Three weeks ago, a spreadsheet appeared on the front desk of an NYPD station house detailing the make, mode, color, and license plate numbers of vehicles owned by nine members of the hip-hop world. Many of those fingered have had run-ins with the law, including Earl Simmons (a.k.a. DMX), Keith Elam (a.k.a. Guru), Fredrick Cuffie (a.k.a. 60 Second Assassin), and, of course, Sean Combs. Hot 97’s Ernesto Shaw (a.k.a. D.J. Clue) made it on without even that excuse.

After Jay-Z was arrested for illegal gun possession on April 13, a source in his camp told the Post that the police were out to get him: “It’s rapper profiling,” the source said. “The D.A.’s office lost one last month,” referring to Sean “Puffy” Combs’s acquittal. “I think they’re desperate to nail a rapper.” Mayor Giuliani denied this, declaring that the NYPD merely “criminally profile.” But according to a police document obtained by New York, the NYPDis doing everything it can to keep tabs on rappers.

Three weeks ago, a spreadsheet detailing the make, model, color, and license-plate numbers of vehicles owned by nine members of the hip-hop world appeared on the front desk of an NYPD station house.

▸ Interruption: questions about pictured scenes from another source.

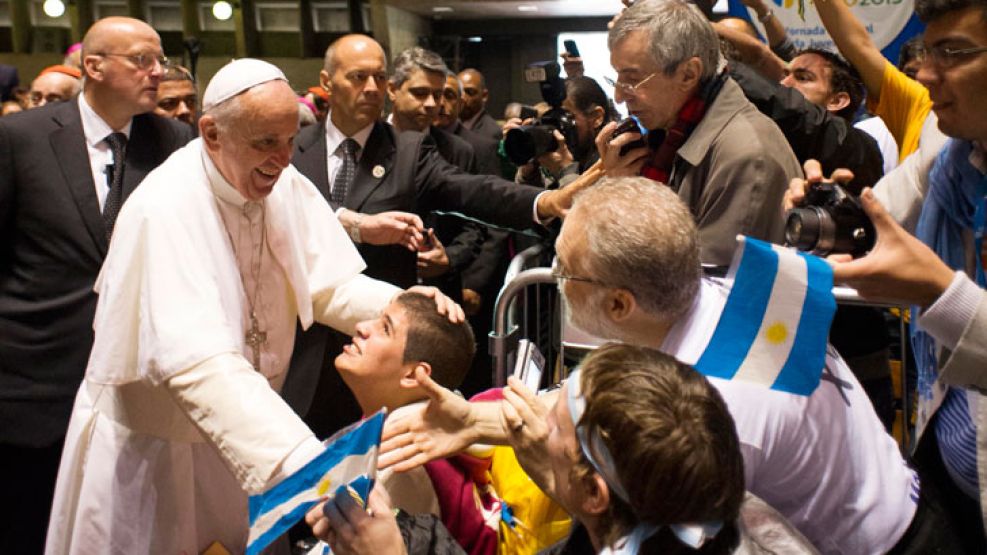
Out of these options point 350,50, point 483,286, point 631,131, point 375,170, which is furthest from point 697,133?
point 483,286

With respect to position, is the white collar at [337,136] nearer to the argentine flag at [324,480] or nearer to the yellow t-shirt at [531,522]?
the yellow t-shirt at [531,522]

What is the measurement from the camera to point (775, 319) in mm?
1830

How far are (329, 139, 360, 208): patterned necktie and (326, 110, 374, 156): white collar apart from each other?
0.02m

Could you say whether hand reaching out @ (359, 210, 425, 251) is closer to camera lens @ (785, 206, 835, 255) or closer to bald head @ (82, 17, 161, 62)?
bald head @ (82, 17, 161, 62)

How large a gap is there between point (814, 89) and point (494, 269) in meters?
1.91

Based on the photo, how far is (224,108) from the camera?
2453 mm

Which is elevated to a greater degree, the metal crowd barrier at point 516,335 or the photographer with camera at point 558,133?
the photographer with camera at point 558,133

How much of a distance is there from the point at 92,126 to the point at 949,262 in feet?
8.87

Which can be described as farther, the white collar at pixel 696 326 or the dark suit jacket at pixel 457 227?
the dark suit jacket at pixel 457 227

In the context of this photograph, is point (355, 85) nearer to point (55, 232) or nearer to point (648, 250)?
point (55, 232)

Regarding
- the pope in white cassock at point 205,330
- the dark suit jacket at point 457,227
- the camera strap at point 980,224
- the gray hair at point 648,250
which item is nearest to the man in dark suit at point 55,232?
the pope in white cassock at point 205,330

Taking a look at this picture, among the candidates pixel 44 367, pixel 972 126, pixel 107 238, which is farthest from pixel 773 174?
pixel 44 367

It even includes the dates that their registrations expire. Many of those fingered have had run-ins with the law, including Earl Simmons (a.k.a. DMX), Keith Elam (a.k.a. Guru), Fredrick Cuffie (a.k.a. 60 Second Assassin), and, of course, Combs. Hot 97’s Ernesto Shaw (a.k.a. D.J. Clue) made it on without even that excuse.

While the document was not produced by police headquarters, according to a source in the department, the information it contained was disseminated to precincts citywide by the police Intelligence Division. “A supervisor got back from a meeting and gave the list to an officer to type up,” reports the source. “They felt like the Lil’ Kim shootout was the last straw, and that we needed this for our own protection.” Distributing data to the rank and file for safety purposes is common practice, but the possibility that this list could be utilized for “rapper profiling” is hard to ignore – even for the cops themselves. “It sure sounds like profiling to me,” said one Traffic Task Force officer.

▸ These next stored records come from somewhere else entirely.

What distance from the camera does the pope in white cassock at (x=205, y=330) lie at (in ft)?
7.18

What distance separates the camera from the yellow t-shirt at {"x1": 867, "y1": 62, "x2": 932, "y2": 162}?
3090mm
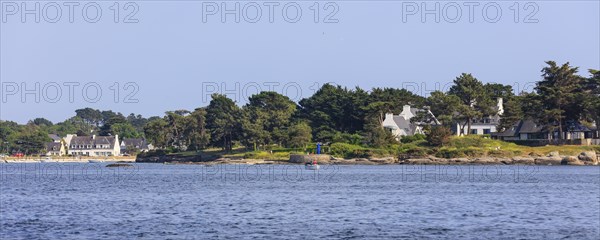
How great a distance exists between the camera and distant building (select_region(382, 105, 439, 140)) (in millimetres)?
134625

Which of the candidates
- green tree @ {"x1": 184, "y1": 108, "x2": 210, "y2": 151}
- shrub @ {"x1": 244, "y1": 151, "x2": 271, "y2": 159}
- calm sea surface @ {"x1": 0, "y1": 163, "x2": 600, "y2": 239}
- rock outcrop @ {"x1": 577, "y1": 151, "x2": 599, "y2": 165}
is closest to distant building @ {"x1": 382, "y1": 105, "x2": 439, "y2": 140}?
shrub @ {"x1": 244, "y1": 151, "x2": 271, "y2": 159}

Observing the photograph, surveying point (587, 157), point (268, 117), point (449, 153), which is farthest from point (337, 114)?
point (587, 157)

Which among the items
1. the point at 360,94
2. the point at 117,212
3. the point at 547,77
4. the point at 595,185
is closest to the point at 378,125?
the point at 360,94

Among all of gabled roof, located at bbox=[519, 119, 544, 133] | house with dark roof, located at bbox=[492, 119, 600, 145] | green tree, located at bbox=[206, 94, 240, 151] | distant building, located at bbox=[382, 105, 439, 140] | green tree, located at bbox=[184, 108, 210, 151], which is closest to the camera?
house with dark roof, located at bbox=[492, 119, 600, 145]

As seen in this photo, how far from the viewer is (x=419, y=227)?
37875 millimetres

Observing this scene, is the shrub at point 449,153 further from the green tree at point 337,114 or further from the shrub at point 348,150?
the green tree at point 337,114

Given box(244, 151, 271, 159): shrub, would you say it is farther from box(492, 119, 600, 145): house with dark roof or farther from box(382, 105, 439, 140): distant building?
box(492, 119, 600, 145): house with dark roof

“Police are authorized to stop people based on individualized suspicion, not race or association,” says the ACLU’s Donna Lieberman. The Reverend Al Sharpton went even further: “They may say this is a list to alert officers, but I think it is a target list.”

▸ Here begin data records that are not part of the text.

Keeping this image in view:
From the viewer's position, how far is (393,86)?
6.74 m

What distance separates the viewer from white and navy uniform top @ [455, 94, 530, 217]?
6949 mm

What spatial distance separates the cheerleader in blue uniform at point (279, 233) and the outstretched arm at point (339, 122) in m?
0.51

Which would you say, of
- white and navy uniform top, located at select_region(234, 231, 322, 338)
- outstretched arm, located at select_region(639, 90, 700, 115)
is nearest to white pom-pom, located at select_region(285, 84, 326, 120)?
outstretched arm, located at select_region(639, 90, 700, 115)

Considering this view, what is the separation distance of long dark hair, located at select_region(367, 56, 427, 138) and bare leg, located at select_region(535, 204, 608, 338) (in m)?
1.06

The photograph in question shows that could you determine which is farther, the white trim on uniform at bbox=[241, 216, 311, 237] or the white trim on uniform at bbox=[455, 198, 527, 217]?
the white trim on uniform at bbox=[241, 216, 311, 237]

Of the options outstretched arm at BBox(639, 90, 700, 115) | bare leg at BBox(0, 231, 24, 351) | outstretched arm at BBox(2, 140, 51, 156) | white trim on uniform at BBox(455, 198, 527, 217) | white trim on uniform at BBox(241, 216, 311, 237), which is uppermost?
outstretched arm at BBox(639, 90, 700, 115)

Cops think this might be a case of One Police Plaza zeal that defeats good police work. “The list is idiotic,” says one patrolman. “One day, an officer is going to stop one of these people, see a gun in his waistband, and have a valid arrest. Then the defendant will use this piece of paper as his defense, and a legitimate arrest will be screwed up by some desk jockey.”

The NYPD did not respond to repeated calls for comment.